#### Source data

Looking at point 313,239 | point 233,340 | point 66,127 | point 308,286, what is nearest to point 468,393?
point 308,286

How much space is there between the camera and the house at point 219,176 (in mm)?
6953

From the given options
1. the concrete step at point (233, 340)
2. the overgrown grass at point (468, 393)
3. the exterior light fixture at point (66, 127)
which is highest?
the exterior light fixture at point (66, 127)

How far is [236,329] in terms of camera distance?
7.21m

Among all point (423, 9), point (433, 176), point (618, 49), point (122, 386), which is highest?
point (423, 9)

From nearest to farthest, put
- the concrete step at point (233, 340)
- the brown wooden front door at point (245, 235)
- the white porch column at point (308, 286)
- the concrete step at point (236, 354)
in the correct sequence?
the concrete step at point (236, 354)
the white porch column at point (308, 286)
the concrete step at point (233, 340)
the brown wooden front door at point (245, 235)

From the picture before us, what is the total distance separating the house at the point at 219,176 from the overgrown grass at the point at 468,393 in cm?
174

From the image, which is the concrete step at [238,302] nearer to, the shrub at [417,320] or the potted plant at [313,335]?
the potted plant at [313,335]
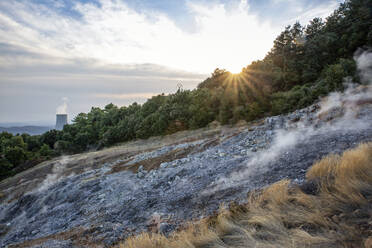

########

> Aim of the task
Rewrite all the records above, changing "overgrown grass" to "tall grass" everywhere and leaving the rest untouched. Omit the pictures.

> Complete response
Looking at point 313,239 | point 233,340 | point 66,127 | point 308,286, what is nearest to point 468,393?
point 308,286

How much space is there between the camera and the house at point 219,176 (in mm)?
6953

From the given options
1. the concrete step at point (233, 340)
2. the tall grass at point (468, 393)
3. the exterior light fixture at point (66, 127)
which is highest?
the exterior light fixture at point (66, 127)

How far is [236,329] in terms of camera distance?
7.21m

Among all point (423, 9), point (433, 176), point (618, 49), point (122, 386), which is highest?
point (423, 9)

From nearest to farthest, put
- the concrete step at point (233, 340)
- the brown wooden front door at point (245, 235)
- the white porch column at point (308, 286)
- the concrete step at point (236, 354)
in the correct sequence?
the concrete step at point (236, 354)
the white porch column at point (308, 286)
the concrete step at point (233, 340)
the brown wooden front door at point (245, 235)

From the picture before us, what is the total distance separating the house at the point at 219,176 from the tall grass at the point at 468,393 in cm?
174

From the image, which is the concrete step at [238,302] nearer to, the shrub at [417,320] or the potted plant at [313,335]?
the potted plant at [313,335]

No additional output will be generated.